If the New Worlders do use that shipbuilding tech to do a Crusader Kings II: Sunset Invasion-esque scenario (seriously, that was the first time I saw Paradox do a totally ahistorical approach), then :eek:
 
Spain is in blissful ignorance of the Americas at this point. How does that ignorance alter their actions / interests?
It doesn't alter them at all.

If the New Worlders do use that shipbuilding tech to do a Crusader Kings II: Sunset Invasion-esque scenario (seriously, that was the first time I saw Paradox do a totally ahistorical approach), then :eek:
So after that New Worlders reverse-engineer boats, somehow copy/past immaterial technologies and skills, they go East for no good reason for invading Spain, and 3/4 die due to epidemics.
There's some flaws in this scenario, to be honest.
 
It doesn't alter them at all.


So after that New Worlders reverse-engineer boats, somehow copy/past immaterial technologies and skills, they go East for no good reason for invading Spain, and 3/4 die due to epidemics.
There's some flaws in this scenario, to be honest.

The only catch is that I am 63 chapters into the TL and the disease issue is, well, no longer an...issue.
 
The only catch is that I am 63 chapters into the TL and the disease issue is, well, no longer an...issue.

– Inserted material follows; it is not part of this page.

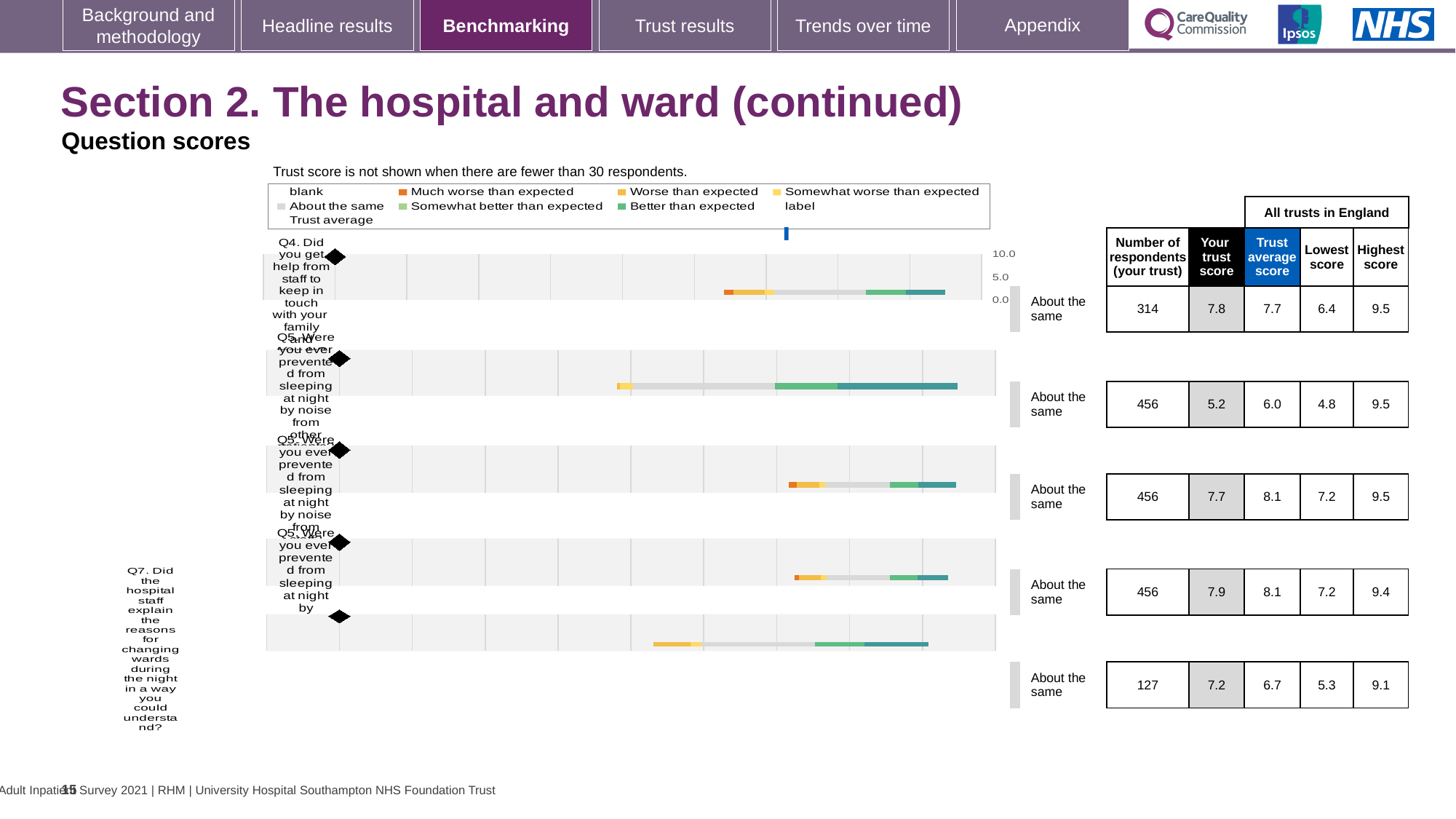
For Q4, what is the difference between the highest score and the lowest score across all trusts in England? 3.1 For Q7, what is the difference between the highest score and the lowest score across all trusts in England? 3.8 What is the 'Your trust score' for Q4 (help from staff to keep in touch with family)? 7.8 How many entries does the legend above the chart list? 9 What is the trust average score for Q4? 7.7 What is the 'Your trust score' for Q7? 7.2 Which question has the lowest number of respondents? Q7 What kind of chart is used to show the question scores on this slide? bar chart For Q7, which is larger: your trust score or the trust average score? your trust score How many respondents are shown for Q7 (explaining reasons for changing wards during the night)? 127 How many question rows (bars) are plotted on the slide? 5 What comparison category is shown next to the Q4 bar? About the same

Ah I see why. Let's say that Mongols in America in XIIIth century wouldn't go unnoticed (critically in the period where Europeans had the more important focus with Far-East than during all the Middle Ages, later centuries inculded), and would have been a huge butterfly for the Age of Discoveries. Colombus' expeditions (if not Colombus himself) would be probably butterflied.
 
Ah I see why. Let's say that Mongols in America in XIIIth century wouldn't go unnoticed (critically in the period where Europeans had the more important focus with Far-East than during all the Middle Ages, later centuries inculded), and would have been a huge butterfly for the Age of Discoveries. Colombus' expeditions (if not Colombus himself) would be probably butterflied.

True, but the premise is that the rest of the world does not know. This was the abortive Java invasion fleet that, as far as Kublai Khan knows, was lost at sea.

It would have had no more effect on the west than the failure of the invasion IOTL had...

So up until this point, Europe has been on autopilot so to speak, doing everything they did up until Columbus didn't return.

Without the draw of the New World, how does Spain conduct itself?
 
Without the draw of the New World, how does Spain conduct itself?
I've really an hard time believing that nobody would even think to return in Asia, would it be to reinforce one's position, to have access to necessary ressources, or even to cultural/individual reasons.

For the sake of the topic :

As said : nobody changes until Colombus returns : after that, more cautious than IOTL Castille-Aragon (remember that Spain, as a political entity, doesn't exist yet) but more importance given to this discovery, with clearly powerful entities : meaning wealth, trade, etc.

Probably earlier Castillan interest on *Mexico with all it implies and less focus on Antillas (while they may be treated as Azores or Canarias : plantation islands and step to main goals).